12. The method of claim 11, further comprising:

delivering second stimulation pulses of the second type electrical stimulation;

controlling the delivery of the second stimulation pulses using a plurality of second stimulation parameters of the second type electrical stimulation, the controlling including: receiving a second signal indicative of delivery of the first stimulation pulses of the first type electrical stimulation; starting a second detection window in response to the second signal being received; detecting a second type physiologic change during the second detection window; and adjusting at least one parameter of the plurality of first stimulation parameters in response to the second type physiologic change being detected.

13. The method of claim 12, wherein the first type electrical stimulation comprises cardiac pacing, and the second type electrical stimulation comprises neural stimulation.

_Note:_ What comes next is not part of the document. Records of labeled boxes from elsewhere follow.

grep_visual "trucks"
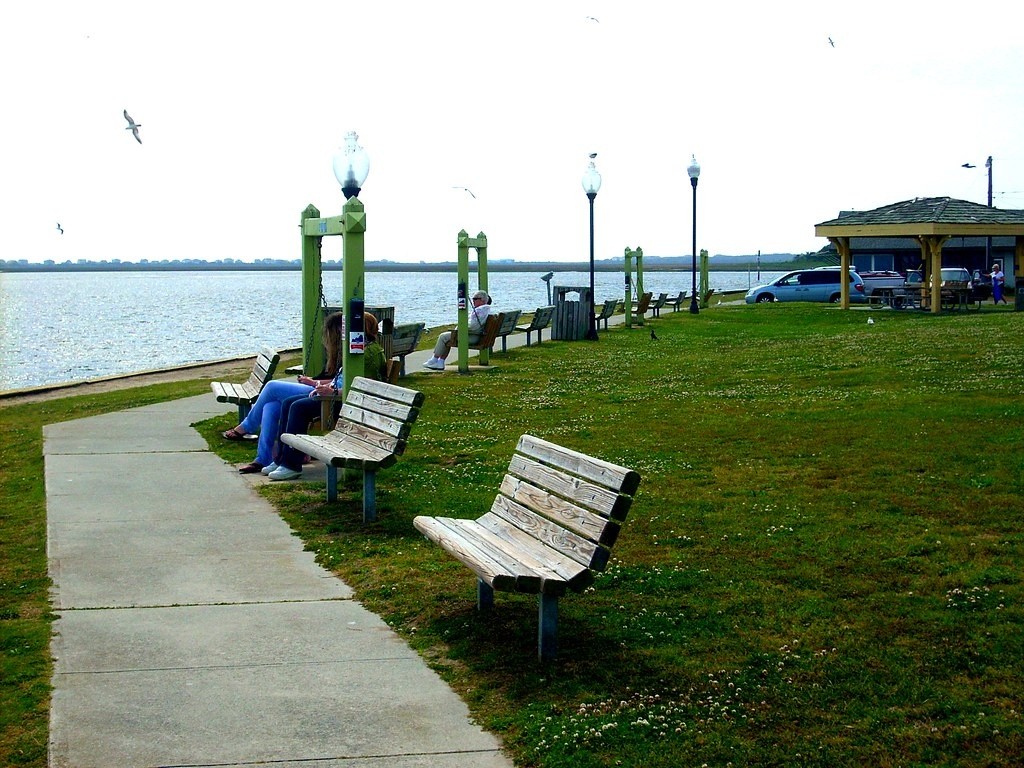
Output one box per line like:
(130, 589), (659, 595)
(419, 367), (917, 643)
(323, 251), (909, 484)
(814, 265), (904, 306)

14. The method of claim 13, wherein the first type physiologic change comprises a change in a cardiac conduction interval.

15. The method of claim 14, wherein the second type physiologic change comprises a change in the cardiac conduction interval.

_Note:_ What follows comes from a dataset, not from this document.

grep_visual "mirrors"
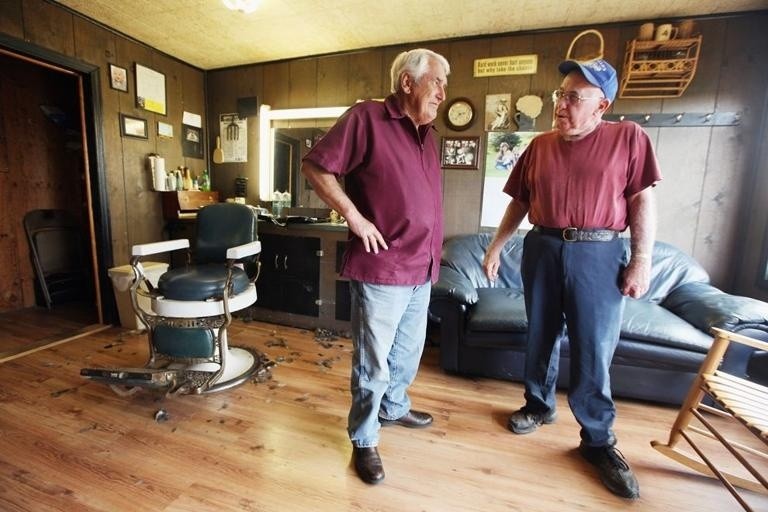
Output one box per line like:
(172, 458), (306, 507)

16. The method of claim 12, wherein the first type electrical stimulation comprises cardiac pacing, delivering the first stimulation pulses comprises delivering pacing pulses, and controlling the delivery of the first stimulation pulses comprises controlling the delivery of the pacing pulses using a plurality of pacing parameters.

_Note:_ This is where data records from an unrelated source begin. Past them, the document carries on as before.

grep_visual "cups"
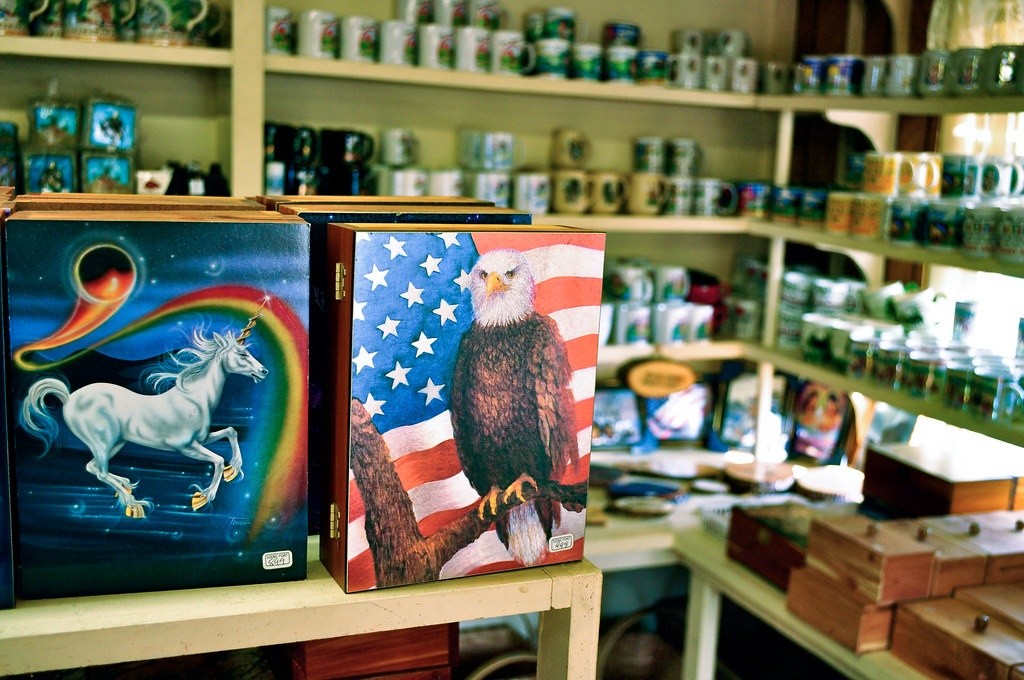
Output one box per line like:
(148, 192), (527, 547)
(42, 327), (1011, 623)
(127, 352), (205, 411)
(0, 1), (1023, 425)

17. The method of claim 16, wherein detecting the first type physiologic change during the first detection window comprises detecting a change in a cardiac conduction interval, and adjusting the at least one parameter comprises adjusting at least one parameter of the plurality of pacing parameters in response to the change in the cardiac conduction interval being detected.

18. The method of claim 16, wherein the second type electrical stimulation comprises neural stimulation (NS), delivering the second stimulation pulses comprises delivering NS pulses, and controlling the delivery of the second stimulation pulses comprises controlling the delivery of the NS pulses using a plurality of NS parameters.

19. The method of claim 18, wherein detecting the second type physiologic change during the first detection window comprises detecting a change in the cardiac conduction interval, and adjusting the at least one parameter comprises adjusting at least one parameter of the plurality of NS parameters in response to the change in the cardiac conduction interval being detected.

20. The method of claim 18, comprising selecting the plurality of pacing parameters for a bradycardia pacing therapy or a cardiac resynchronization therapy, and selecting the plurality of NS parameters for an autonomic modulation therapy.